Nakata takes on new career as a jewelry designer
He was also included on the FIFA 100, a 2004 list of what Brazilian legend Pele considered to be the greatest living footballers.
The legendary midfielder abruptly retired at the age of 29, a prime age in many football players’ careers, and chose to travel around the world.
Now 38, Nakata has worked as a fashion model and businessman, but visited Korea on Monday with the new title of jewelry designer to launch the Metropolitan Dream by H. Nakata collection in collaboration with Italian jewelry brand Damiani.
“It’s been 10 years since I was interviewed by the Korean press,” he said as he sat down with the JoongAng Ilbo on Monday at the Damiani Boutique in Jamsil, southeastern Seoul. “I’m happy that I’m always challenging [myself to try] new things, and I wish Korean and Japanese football teams do the same.”
Q. You’ve had an interesting life since retiring.
A. I traveled all around the world as soon as I retired in 2009. I visited 49 cities in 27 countries, and later figured out that I traveled over 150,000 kilometers [93,000 miles]. What I learned on the trip is that football often works as a bridge among people and even countries. So I decided to use it for charitable activities. During my football career, I often talked to Koreans playing in the Japanese league, including former Manager Hong Myung-bo, and they inspired me to establish charitable organizations or football foundations after retirement.
Jewelry design seems a bit different from those dreams.

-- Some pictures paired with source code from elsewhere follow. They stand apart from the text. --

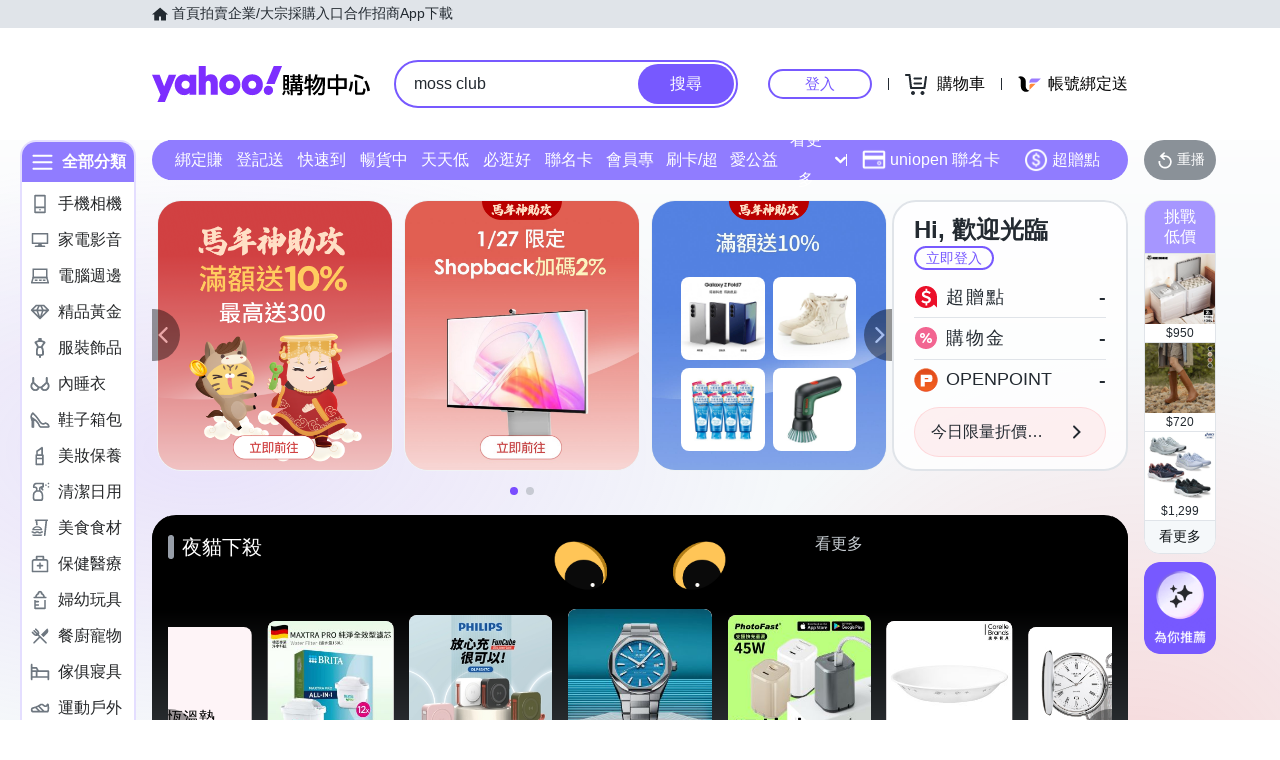

--- FILE ---
content_type: application/javascript; charset=utf-8
request_url: https://bw.scupio.com/ssp/initid.aspx?mode=L&cb=0.06069473398942837&mid=0
body_size: 247
content:
cb({'id':'CFL20260128014218845011'});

I’ve been fond of Damiani after learning that they donate some of their profit to provide drinking water to African refugees. Vice President Giorgio Grassi Damiani of Damiani Group, who is also an old friend of mine, suggested that I help launch a charitable collection and I accepted the offer.
I had a lot of responsibility in the project and also worked very hard on the designs because part of the profit from the sales goes to two global charity organizations. I tried to reflect my ideas in the products as much as possible.
You’ve been attending charity football games as well.
Charity games are the only link to my football career because I refused to become either a football coach, administrator or commentator. I play three to four games a year. When I was playing football, my creed was “making people laugh is the second best thing after football,” because everyone around me must be happy for me to be truly happy.
You were the team’s ace when the rivalry between Korea and Japan was fiercer than ever.
The atmosphere of matches between the two countries was always heated. My debut on Japan’s A-team in 1997 was against South Korea. The games were always intense, but at the same time, all of [the Japanese players] enjoyed the game regardless of the result.
What do you think of the concern that Korea and Japan are losing their positions in international football?
During my time, Korea and Japan’s goal was to advance to the Round of 16 in the World Cup, and they are still staying at the edge of that goal. I think the teams lack the pride that they should get from representing their respective countries, probably because many of the national team members are playing with foreign clubs.
Japan failed to win the Asian Cup twice in a row, and the Korean team is having a hard time since Park Ji-sung retired.
The flow of football is like the tides. It sometimes surges but stays calm at other times. I would tell them not to be afraid of not having a leader. It is shame that the team lost a fantastic leader in Park, but it is not effective any more to lead a team with one or two leaders. We can break through our limitations if we are not afraid of change. I hope they are inspired by me, challenging new fields all the time.